UNA TRAGEDIA SOTTO LA LENTE D'INGRANDIMENTO: IL CASO DEL “CONTE UGO”: Dedica un'ampia sezione all'analisi di Conte Ugo, considerata l'opera più matura del drammaturgo, esplorando le dinamiche tra potere tirannico, resistenza cittadina e influenze dantesche.
Parole chiave
Filippo Barattani, Risorgimento, teatro storico, tragedia lirica, critica militante, Giosuè Carducci, Dante Alighieri, patriottismo, drammaturgia italiana, anticlericalismo, Conte Ugo, libretto d'opera, classicismo, romanticismo, letteratura marchigiana.
Domande frequenti
Qual è l'argomento centrale dell'opera?
L'opera esplora l'attività drammaturgica e poetica di Filippo Barattani nel contesto del Risorgimento italiano, mettendone in luce le influenze letterarie, le intenzioni politiche e la ricezione da parte della critica coeva.
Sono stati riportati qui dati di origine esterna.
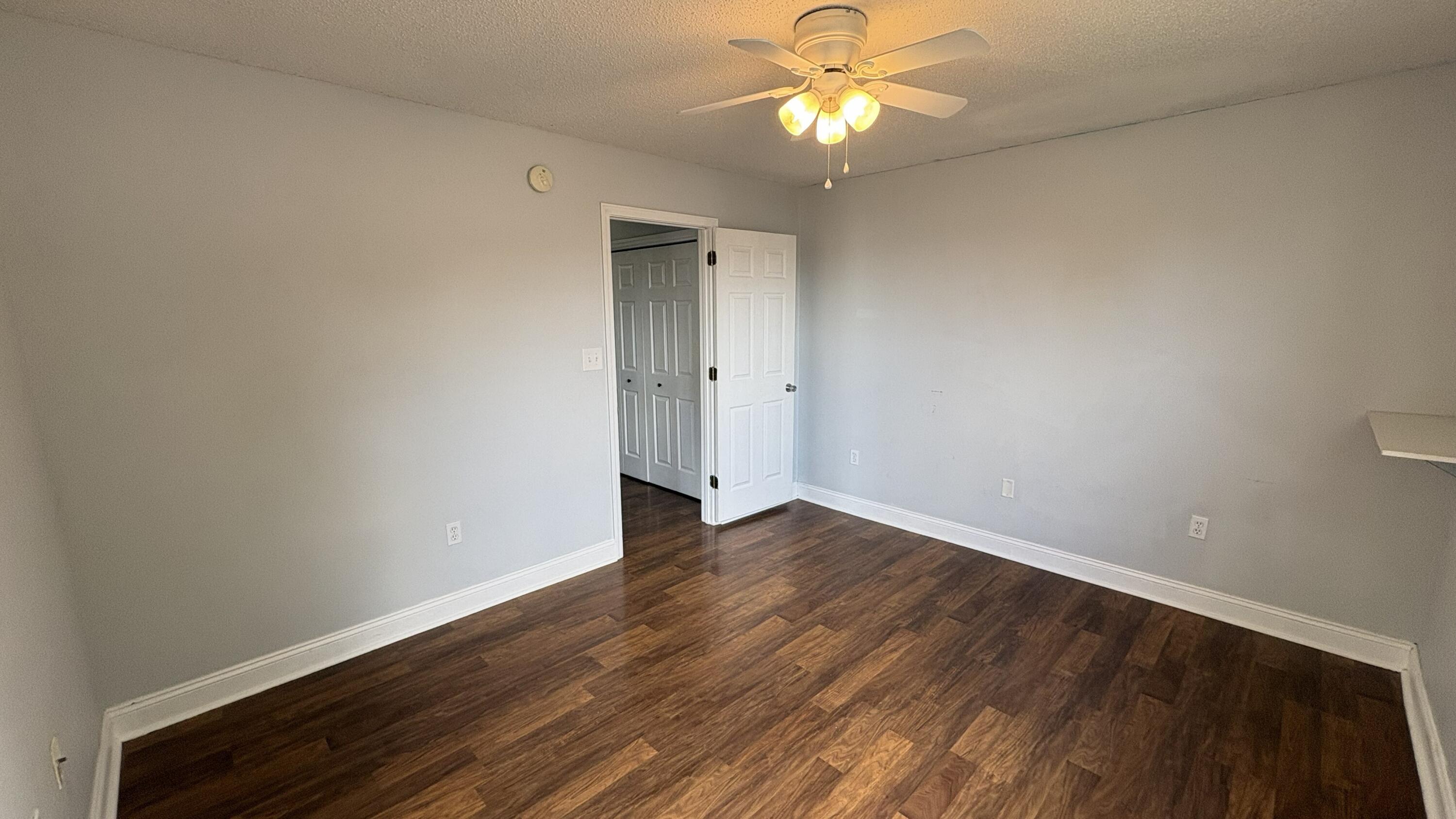 OLD BETHEL ESTATES PH II - Residential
Quali sono i temi dominanti trattati?
I temi principali includono il rapporto tra storia e invenzione drammatica, l'anticlericalismo patriottico, la costruzione di miti nazionali e la tensione tra il genere della tragedia storica e il linguaggio del melodramma.
Quale è lo scopo principale della ricerca?
L'obiettivo è offrire un'analisi critica che vada oltre la svalutazione subita dall'autore nel tempo, studiando la complessità delle sue scelte espressive e il suo ruolo di "sopravvissuto" in un'epoca di transizione letteraria.
Quali metodi scientifici vengono impiegati?
La ricerca utilizza un metodo filologico e comparativo, analizzando i testi di Barattani alla luce di innumerevoli fonti coeve (diari, cronache, traduzioni, poesie, saggi) per ricostruire il tessuto culturale di riferimento.
Cosa viene approfondito nel corpo principale?
Viene esaminata l'intera produzione barattaniana, con un'attenzione specifica alle scelte linguistiche, ai riferimenti mitografici e alle strategie retoriche utilizzate per veicolare ideali politici.
Quali parole definiscono al meglio il lavoro?
Le parole chiave spaziano dal patriottismo e la critica militante fino alla drammaturgia storica, riflettendo la poliedricità dell'attività di Barattani.
In che modo viene analizzato il "Conte Ugo"?
Il Conte Ugo viene analizzato come l'apice della drammaturgia di Barattani, evidenziando l'intreccio tra vicende locali, istanze morali e l'influenza del modello dantesco nella costruzione del personaggio.
Come si configura il rapporto con il potere ecclesiastico nelle opere?
Barattani utilizza il potere temporale della Chiesa come bersaglio polemico, vedendolo come ostacolo all'unità nazionale, pur mantenendo accenti religiosi e sacralizzanti legati alla sua formazione iniziale.
Quale ruolo gioca il concetto di "pastiche" linguistico?
Il "pastiche" è fondamentale per comprendere la tecnica compositiva dell'autore, che fonde citazioni erudite, reminiscenze di traduttori neoclassici e stilemi patriottici per creare un linguaggio drammatico originale.